The Authority found that the 2013 contract was conditional upon Police inspection of the consortium's vehicles to ensure that they were compliant and fit for purpose. However, this did not occur, and despite renewals of the contract Police had never undertaken any systematic inspections of operational vehicles. Police have had no knowledge whether the consortium complied with the requirements of the contract. The Authority has found that Police should not have entered into, or subsequently renewed the contract, as it had real safety and congestion-management implications for road users.
The Authority's own investigation, and subsequent audits this year by Waka Kotahi and Police, have confirmed that the consortium has not had sufficient vehicles with the necessary towing capacity and have therefore been able to fulfil the terms of the contract only by using unsafe and non-compliant vehicles. Although Police were aware of these non -compliance issues, they did not take appropriate action to address them.

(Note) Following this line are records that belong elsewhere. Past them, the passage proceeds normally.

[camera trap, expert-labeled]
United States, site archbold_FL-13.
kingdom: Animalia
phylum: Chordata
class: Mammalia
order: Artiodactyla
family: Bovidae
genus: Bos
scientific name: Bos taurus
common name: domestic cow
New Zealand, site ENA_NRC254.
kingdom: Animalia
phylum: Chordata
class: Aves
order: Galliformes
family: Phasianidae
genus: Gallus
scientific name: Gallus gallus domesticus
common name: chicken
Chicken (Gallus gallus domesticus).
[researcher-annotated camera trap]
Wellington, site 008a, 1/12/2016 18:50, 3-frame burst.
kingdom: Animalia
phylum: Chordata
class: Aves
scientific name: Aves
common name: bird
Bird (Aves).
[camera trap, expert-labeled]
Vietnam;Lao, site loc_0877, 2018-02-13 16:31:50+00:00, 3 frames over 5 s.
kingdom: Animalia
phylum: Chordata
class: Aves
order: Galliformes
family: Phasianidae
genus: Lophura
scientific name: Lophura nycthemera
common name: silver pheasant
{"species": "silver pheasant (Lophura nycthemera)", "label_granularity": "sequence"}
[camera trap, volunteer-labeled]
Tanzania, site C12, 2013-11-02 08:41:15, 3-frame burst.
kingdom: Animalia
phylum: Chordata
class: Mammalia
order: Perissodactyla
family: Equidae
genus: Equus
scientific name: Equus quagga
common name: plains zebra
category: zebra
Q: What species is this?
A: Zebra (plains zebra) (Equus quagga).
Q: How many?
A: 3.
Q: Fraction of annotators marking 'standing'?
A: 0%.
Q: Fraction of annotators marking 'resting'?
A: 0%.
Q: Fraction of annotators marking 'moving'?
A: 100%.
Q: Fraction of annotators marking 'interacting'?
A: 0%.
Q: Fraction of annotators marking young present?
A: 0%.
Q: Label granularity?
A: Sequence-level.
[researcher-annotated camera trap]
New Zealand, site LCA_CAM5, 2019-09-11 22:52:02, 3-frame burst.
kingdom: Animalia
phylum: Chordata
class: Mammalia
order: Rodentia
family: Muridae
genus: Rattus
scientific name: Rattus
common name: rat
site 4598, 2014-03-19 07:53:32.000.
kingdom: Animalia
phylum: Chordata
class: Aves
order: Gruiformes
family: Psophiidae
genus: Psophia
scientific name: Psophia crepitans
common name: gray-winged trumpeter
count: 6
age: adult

"Quite apart from contractual matters, the need to ensure the safety of road users makes it incumbent on Police to ensure any contractor is a compliant operator under the contract", says Authority Chair, Judge Colin Doherty.
The Authority also criticised the way Police have responded to complaints about the consortium's operation. The Authority has found that the Police response to these complaints was inadequate, and that the only investigation into their complaints undertaken was by an officer who was involved in the matters complained about and therefore lacked impartiality.